_TASK PROMPT:_
Find the line containing "What is the separation", then output it and every line after it through the end of the listing below, exactly as written.

Excerpts from a spatial dataset:
┌──

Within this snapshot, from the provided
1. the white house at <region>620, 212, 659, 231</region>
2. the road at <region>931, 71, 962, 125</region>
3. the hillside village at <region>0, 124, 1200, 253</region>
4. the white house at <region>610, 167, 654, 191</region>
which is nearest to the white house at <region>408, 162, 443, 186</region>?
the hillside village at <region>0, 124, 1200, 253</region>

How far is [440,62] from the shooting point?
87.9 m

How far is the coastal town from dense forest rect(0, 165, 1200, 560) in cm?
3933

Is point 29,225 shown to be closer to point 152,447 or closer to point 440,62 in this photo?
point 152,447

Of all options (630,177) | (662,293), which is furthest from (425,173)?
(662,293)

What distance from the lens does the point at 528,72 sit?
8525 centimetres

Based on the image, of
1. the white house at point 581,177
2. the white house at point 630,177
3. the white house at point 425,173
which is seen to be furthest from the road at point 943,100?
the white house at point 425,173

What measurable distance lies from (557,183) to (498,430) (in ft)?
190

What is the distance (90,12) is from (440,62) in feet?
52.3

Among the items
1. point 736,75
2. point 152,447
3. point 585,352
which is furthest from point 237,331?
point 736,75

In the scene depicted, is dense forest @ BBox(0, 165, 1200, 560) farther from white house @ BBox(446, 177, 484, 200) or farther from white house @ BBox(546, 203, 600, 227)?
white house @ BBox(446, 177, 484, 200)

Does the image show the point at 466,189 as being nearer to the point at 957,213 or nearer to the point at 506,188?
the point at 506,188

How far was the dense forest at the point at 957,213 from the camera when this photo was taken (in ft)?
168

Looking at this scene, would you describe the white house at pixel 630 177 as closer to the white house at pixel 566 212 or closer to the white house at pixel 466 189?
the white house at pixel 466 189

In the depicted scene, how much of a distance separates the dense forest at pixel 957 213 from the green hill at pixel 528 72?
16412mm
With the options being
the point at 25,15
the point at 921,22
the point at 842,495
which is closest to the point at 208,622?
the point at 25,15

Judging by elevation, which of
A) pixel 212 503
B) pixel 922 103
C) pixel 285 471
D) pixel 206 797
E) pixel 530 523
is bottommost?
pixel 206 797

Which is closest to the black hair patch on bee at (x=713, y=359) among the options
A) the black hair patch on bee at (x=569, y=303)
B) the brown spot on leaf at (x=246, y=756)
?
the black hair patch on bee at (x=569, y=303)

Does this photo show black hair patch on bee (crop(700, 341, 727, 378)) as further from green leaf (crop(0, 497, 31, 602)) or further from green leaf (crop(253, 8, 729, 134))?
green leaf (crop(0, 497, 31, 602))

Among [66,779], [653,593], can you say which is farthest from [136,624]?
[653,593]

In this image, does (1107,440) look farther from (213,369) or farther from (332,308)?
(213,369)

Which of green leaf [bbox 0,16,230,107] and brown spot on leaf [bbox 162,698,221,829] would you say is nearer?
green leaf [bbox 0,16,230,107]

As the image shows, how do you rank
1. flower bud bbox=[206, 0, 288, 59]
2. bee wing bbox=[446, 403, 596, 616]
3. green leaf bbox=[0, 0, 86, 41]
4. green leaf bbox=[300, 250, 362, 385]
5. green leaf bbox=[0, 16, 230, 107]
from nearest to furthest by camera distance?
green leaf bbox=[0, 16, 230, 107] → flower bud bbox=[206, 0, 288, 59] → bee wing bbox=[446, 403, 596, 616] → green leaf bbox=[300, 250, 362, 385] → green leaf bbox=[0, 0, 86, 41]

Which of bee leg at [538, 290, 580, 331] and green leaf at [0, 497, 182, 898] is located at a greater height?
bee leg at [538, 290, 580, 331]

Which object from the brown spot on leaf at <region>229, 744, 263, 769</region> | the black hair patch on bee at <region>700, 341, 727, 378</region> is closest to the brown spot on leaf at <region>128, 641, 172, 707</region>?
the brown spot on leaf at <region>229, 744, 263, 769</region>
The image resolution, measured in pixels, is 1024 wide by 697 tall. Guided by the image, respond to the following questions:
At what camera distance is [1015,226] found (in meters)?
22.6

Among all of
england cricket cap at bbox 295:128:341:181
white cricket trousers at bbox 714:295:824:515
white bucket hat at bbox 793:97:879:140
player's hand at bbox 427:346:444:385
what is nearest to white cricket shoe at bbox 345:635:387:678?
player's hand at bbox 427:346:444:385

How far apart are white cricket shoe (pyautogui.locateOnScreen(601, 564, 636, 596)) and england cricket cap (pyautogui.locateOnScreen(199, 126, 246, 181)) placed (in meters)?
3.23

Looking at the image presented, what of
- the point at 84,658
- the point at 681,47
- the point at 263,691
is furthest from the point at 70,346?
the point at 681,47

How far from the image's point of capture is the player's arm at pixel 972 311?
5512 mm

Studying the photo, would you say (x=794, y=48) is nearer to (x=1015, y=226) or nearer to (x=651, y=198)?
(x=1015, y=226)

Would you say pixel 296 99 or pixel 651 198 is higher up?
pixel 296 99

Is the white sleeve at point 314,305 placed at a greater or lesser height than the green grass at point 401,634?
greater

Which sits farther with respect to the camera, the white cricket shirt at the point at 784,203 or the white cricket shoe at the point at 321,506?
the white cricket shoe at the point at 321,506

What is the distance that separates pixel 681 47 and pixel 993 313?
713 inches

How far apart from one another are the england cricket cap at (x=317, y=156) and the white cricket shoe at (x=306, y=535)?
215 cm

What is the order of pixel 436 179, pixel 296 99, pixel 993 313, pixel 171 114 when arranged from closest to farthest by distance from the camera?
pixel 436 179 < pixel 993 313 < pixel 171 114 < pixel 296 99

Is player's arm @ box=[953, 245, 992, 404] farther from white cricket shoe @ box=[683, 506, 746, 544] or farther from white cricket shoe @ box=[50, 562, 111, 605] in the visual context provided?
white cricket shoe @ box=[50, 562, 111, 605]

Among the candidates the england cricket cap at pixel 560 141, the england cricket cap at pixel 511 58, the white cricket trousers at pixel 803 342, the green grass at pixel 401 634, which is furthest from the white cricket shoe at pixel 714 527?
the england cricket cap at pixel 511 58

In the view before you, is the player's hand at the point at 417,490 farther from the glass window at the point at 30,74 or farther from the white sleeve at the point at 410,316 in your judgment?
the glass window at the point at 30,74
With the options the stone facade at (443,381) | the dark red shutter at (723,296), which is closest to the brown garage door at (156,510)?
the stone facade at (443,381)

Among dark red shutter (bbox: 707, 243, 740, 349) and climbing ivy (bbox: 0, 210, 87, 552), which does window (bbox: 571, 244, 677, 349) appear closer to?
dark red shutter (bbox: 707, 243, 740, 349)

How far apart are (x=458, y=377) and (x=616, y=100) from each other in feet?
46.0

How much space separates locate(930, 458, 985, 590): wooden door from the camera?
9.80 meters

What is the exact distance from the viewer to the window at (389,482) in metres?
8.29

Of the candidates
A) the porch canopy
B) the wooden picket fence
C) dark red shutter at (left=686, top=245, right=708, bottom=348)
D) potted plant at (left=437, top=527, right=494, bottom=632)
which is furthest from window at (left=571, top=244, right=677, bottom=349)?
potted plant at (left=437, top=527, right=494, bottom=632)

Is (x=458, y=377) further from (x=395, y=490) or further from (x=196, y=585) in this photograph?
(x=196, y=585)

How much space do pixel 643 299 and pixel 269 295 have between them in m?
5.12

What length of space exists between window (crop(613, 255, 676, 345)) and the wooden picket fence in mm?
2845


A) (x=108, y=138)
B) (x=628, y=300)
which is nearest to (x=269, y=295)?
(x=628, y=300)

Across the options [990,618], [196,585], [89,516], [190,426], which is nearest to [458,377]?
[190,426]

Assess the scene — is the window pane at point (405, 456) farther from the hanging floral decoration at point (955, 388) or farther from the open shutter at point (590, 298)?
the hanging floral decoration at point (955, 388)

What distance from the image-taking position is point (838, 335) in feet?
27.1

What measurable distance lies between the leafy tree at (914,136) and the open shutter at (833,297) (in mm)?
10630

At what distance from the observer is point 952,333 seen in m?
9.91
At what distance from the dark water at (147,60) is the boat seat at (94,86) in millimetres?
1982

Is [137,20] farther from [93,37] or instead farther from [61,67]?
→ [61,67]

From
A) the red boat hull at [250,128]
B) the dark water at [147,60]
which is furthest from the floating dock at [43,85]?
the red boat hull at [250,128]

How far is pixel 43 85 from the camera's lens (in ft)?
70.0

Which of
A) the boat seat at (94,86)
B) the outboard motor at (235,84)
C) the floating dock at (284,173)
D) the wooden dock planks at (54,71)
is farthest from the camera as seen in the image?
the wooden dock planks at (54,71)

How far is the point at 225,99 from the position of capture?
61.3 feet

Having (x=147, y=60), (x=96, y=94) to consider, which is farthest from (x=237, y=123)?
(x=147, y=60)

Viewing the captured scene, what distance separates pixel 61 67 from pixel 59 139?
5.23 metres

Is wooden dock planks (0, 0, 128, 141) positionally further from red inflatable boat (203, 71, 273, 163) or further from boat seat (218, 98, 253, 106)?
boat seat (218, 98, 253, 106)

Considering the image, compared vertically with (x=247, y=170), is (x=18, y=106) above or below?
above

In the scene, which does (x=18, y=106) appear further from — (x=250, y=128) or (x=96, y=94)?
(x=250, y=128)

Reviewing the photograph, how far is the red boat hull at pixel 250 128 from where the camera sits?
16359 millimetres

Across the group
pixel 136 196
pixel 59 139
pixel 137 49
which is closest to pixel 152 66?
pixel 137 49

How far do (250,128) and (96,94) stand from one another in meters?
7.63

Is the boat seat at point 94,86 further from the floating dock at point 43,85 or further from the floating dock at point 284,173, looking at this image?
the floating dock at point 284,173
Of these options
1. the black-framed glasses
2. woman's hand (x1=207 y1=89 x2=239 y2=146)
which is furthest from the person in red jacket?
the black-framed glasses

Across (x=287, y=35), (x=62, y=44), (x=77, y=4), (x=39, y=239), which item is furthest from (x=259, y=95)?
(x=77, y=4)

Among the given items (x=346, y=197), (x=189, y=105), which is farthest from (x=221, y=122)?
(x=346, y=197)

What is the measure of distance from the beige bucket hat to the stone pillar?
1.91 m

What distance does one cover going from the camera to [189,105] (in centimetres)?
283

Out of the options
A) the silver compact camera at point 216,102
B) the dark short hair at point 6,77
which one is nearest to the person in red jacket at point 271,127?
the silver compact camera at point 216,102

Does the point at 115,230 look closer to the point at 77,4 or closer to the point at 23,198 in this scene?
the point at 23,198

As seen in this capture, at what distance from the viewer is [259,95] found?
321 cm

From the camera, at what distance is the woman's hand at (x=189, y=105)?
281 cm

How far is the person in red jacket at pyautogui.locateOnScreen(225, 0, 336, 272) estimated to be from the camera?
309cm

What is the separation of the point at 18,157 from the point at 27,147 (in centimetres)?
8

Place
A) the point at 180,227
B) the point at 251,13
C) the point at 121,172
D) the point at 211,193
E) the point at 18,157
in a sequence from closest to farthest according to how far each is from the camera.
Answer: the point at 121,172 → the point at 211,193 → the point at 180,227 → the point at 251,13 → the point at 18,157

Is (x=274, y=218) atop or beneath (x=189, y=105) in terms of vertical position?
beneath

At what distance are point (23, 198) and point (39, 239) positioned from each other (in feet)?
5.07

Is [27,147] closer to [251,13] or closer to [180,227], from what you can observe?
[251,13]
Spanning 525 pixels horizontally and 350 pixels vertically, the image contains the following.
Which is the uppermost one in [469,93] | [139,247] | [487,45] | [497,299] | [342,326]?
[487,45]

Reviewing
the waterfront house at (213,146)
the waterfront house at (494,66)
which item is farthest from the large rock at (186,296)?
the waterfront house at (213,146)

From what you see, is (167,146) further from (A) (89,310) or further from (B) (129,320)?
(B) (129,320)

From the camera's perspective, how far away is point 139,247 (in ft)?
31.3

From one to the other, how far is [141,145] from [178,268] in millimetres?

└──

_SOLVED PROBLEM:_
What is the separation of the point at 18,157 from the point at 27,147 (in centimetres)?
8

Place
A) the point at 180,227
B) the point at 251,13
C) the point at 121,172
D) the point at 211,193
E) the point at 18,157
in a sequence from closest to farthest according to how far each is from the camera.
Answer: the point at 121,172 → the point at 211,193 → the point at 180,227 → the point at 251,13 → the point at 18,157

Is (x=274, y=218) atop or beneath (x=189, y=105) in terms of vertical position?
beneath

At what distance are point (23, 198) and point (39, 239) positioned from each other (in feet)?
5.07

Is [27,147] closer to [251,13] or closer to [180,227], from what you can observe?
[251,13]
Spanning 525 pixels horizontally and 350 pixels vertically, the image contains the following.
Which is the uppermost one in [469,93] | [139,247] | [487,45] | [497,299] | [342,326]?
[487,45]

Reviewing
the waterfront house at (213,146)
the waterfront house at (494,66)
which item is farthest from the large rock at (186,296)?
the waterfront house at (213,146)

From what you see, is (167,146) further from (A) (89,310) or further from (B) (129,320)?
(B) (129,320)

From the camera's perspective, how far away is point 139,247 (in ft)?
31.3

From one to the other, how far is [141,145] from [178,268] in millimetres?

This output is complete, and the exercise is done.